The relation of an inverse problem to a direct problem is the like the relation of Jeopardy to an ordinary game show.
The function
pnorm
answers the question
Question: What is the lower tail area to the left of a?where the . . . indicates the other arguments that specify the mean and standard deviation of the normal distribution in question.
Answer:pnorm
(a, . . . )
Conversely, the function
qnorm
finds the question that has a specified probability as the
answer.
Question: What is a such that the lower tail area to the left of a is equal to p (the p-th quantile of the distribution)?where the . . . indicates the other arguments that specify the mean and standard deviation of the normal distribution in question.
Answer:qnorm
(p, . . . )
All of the following questions have the same answer.
Question: What is a such that the lower tail area to the left of a is equal to p?
Question: What is a such that the upper tail area to the right of a is equal to 1 - p?
Question: What is the p-th quantile?
Question: What is the 100p-th percentile?
Answer:qnorm
(p, . . . )
For example, for a normal distribution with mean 50 and standard deviation 20,
Question: What is a such that the lower tail area to the left of a is equal to 0.65?

*LIST OF TASKS*:
1. Translate this sentence from the excerpt on pnorm and qnorm into Spanish: "All of the following questions have the same answer."
2. Carry the excerpt on pnorm and qnorm forward from its final sentence.

*DATASET EXCERPT*:
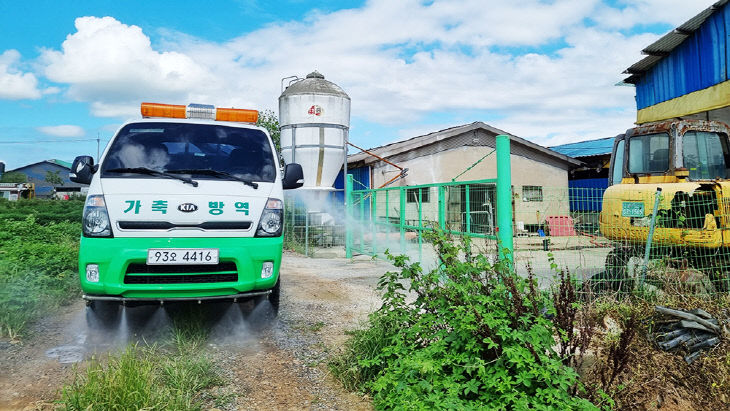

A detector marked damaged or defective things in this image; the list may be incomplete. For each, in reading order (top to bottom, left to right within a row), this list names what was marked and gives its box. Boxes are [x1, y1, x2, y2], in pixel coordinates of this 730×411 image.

rusty metal roof [620, 0, 728, 84]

*ANSWERS TO THE PROBLEMS*:
1. Todas las preguntas siguientes tienen la misma respuesta.

2.
Question: What is a such that the upper tail area to the right of a is equal to 0.35?
Question: What is the 0.65 quantile?
Question: What is the 65-th percentile?
Answer:qnorm
(0.65, 50, 20)
Note especially that in forward problems first you do the look-up
and then you apply the complement rule 1 - pnorm( . . . )
.
But in backward problems first you apply the complement rule
and then you do the lookup
Question: What is a such that the upper tail area to the right of a is equal to 0.35?
Answer:qnorm
(1 - 0.35, 50, 20)
If you find yourself doing 1 - qnorm( . . .)
, stop!
That never makes sense. The argument of qnorm
is
a probability. It makes sense to supply one minus the argument.
The result of qnorm
is
a not a probability. It never makes sense to calculate
one minus the result.